Dr. Mark A. Levine, Chair of the American Medical Association’s Council on Ethical and Judicial Affairs recently wrote: “While industry and medicine share the overall goal of improving health, their interests and obligations diverge in important ways. Commercial entities have a responsibility to their shareholders and other vested stakeholders to thrive as businesses and maximize returns on investment. Medicine has a responsibility to put the needs of patients first. As relationships between medicine and industry continue to expand, there is growing concern about the impact of industry funding on the integrity of professional education and its implications for public confidence in medicine as a profession.”
As Harvard Pilgrim CEO Charlie Baker wrote in his blog: “A task force that was put together by the Association of American Medical Colleges to study industry funding of medical education just issued a report that recommends, among other things, banning free food, gifts, travel and other services to doctors, staff and students at medical colleges. The report will be reviewed by the AAMC’s Executive Council shortly. He added that, “David Korn, the AAMC’s Chief Scientific Officer, didn’t deny the need for ongoing interaction between practicing clinicians and pharmaceutical and device manufacturers, but said, in effect, that whatever happens needs to be cleaned up, transparent, and tied to the specific practice of medicine.”
This is exactly the goal of Section 14 of Senate Bill No. 2863 which would add a new chapter to the Massachusetts General Laws – Chapter 111N “Pharmaceutical and Medical Device Manufacturer Conduct.” It directs the state Department of Public Health to develop regulations to establish a standard marketing code of conduct for all pharmaceutical or medical device manufacturing companies that employ a person to sell or market prescription drugs or medical devices in the commonwealth.
It’s important to understand that this new code must be based on applicable legal standards and incorporate principles of health care including, without limitation, requirements that the activities of the pharmaceutical or medical device manufacturer agents be intended to benefit patients, enhance the practice of medicine and not interfere with the independent judgment of health care practitioners. In other words, the Massachusetts law puts patients first, the integrity of physicians a close second, and enhancing corporate profits further down our list of priorities.
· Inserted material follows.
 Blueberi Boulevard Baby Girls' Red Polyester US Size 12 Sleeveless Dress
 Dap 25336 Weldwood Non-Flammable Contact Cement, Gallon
These regulations that DPH develops must be no less restrictive than the most recent version of the Code on Interactions with Healthcare Professionals developed by the Pharmaceutical Research and Manufacturers of America and the Code on Interactions with Healthcare Professionals developed by the Advanced Medical Technology Association. In other words, the codes that the industry itself has developed would be the basis for the Massachusetts code, and it will be legally enforceable if violated – something that the industry code does not provide. If the industry is serious about its own code of marketing and wants its member companies to follow, how can it be opposed to adopting that same code as the law for such companies doing business in Massachusetts?
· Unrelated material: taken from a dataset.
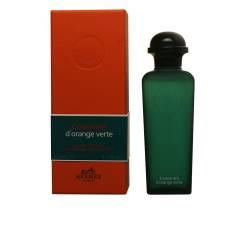 CONCENTRE D'ORANGE VERTE edt vaporizador 100 ml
The other industry concern – some say “red herring” – relates to the requirement to report payments to physicians in excess of $50 per year. Drug companies suggest that this reporting requirement and subsequent public disclosure will put them at a disadvantage to competitors in other states. However, information from all clinical trials is already public information through a federal clinical trials database. Other states already collect and publish information about research and clinical trials. Certainly, if there are any legitimate issues with the reporting and disclosure provisions, the Department of Public Health can address them in the regulations that must be developed to implement this section of the Quality Improvement and Cost Containment Law.
Massachusetts is not alone in passing legislation to require reporting of payments by pharmaceutical and medical device manufacturers to those who prescribe medication for their patients. Minnesota, Vermont, Maine, the District of Columbia, and West Virginia have all enacted laws to achieve this goal. Eleven other states, including New York and California have seriously considered legislation of this type during the current term, and more will undoubtedly take action in the next session. In every case, the pharmaceutical industry has vigorously opposed such legislative initiatives claiming that they can regulate themselves. However, professional lobbyists for the Pharmaceutical Manufacturers Association traveled all the way from Washington, DC to Boston to testify in opposition at a public hearing on a similar bill that was considered during the current session of the Massachusetts Legislature.
Massachusetts sincerely values the research and products of the Bio-pharma industry. We believe that the industry is a vital part of the state’s economy, and we’ve offered to invest a billion dollars to encourage the development of that industry in the Commonwealth. We accept the word of the industry – as stated in their marketing codes – that the industry wants to preserve the integrity of the medical profession. And our legislation will help them attain this most laudable goal. Therefore, we urge the Governor to sign the Senate Bill No. 2863 into law without amendment!
Senator Richard T. Moore, Senate Chair, Committee on Health Care Financing




Mr. Chairman, if you really cared about cutting costs and helping people why don’t you combat the practice of Health Insurance companies giving out cold hard cash to doctors – but only if those doctors actually change how they prescribe medication.
So why then are you only going after certain industries?
See this I-team investigation video on the subject:
http://www.youtube.com/watch?v=Ae_JAYbgDS8
To stand up against that abuse Mr. Chairman you might actually need some conviction.
You fought so hard against the Romney administration to get access to Stem Cell research, and rightfully so, and now the state will try to stick it in the eye of these same life saving researchers? I don’t get it. As a die hard liberal myself I want to see stem cell research expand and grow right here in the Commonwealth, and this isn’t the way to do that.
[...] Chairman of the Joint Committee on Health Care Financing) posted a great answer to the ad on WBUR’s Commonhealth yesterday. This is definitely worth checking out – here are some excerpted highlights: “In [...]
This Makes Me Sick
When I was a child, I heard the phrase ‘war-monger’, I had to find out its definition, as I had no idea what that phrase meant. I knew others could, and were, labeled with this phrase, as I had heard it in the past directed at others whoever said these two words. So I felt a need to know what these words meant, and how they affected others who heard them.
Finally, I found the answer: a warmonger is one who promotes war, which is undesirable or discreditable. In this case, one labeled this would have an affinity for what others are reasonably opposed to share the same views:
Others promote other things besides war.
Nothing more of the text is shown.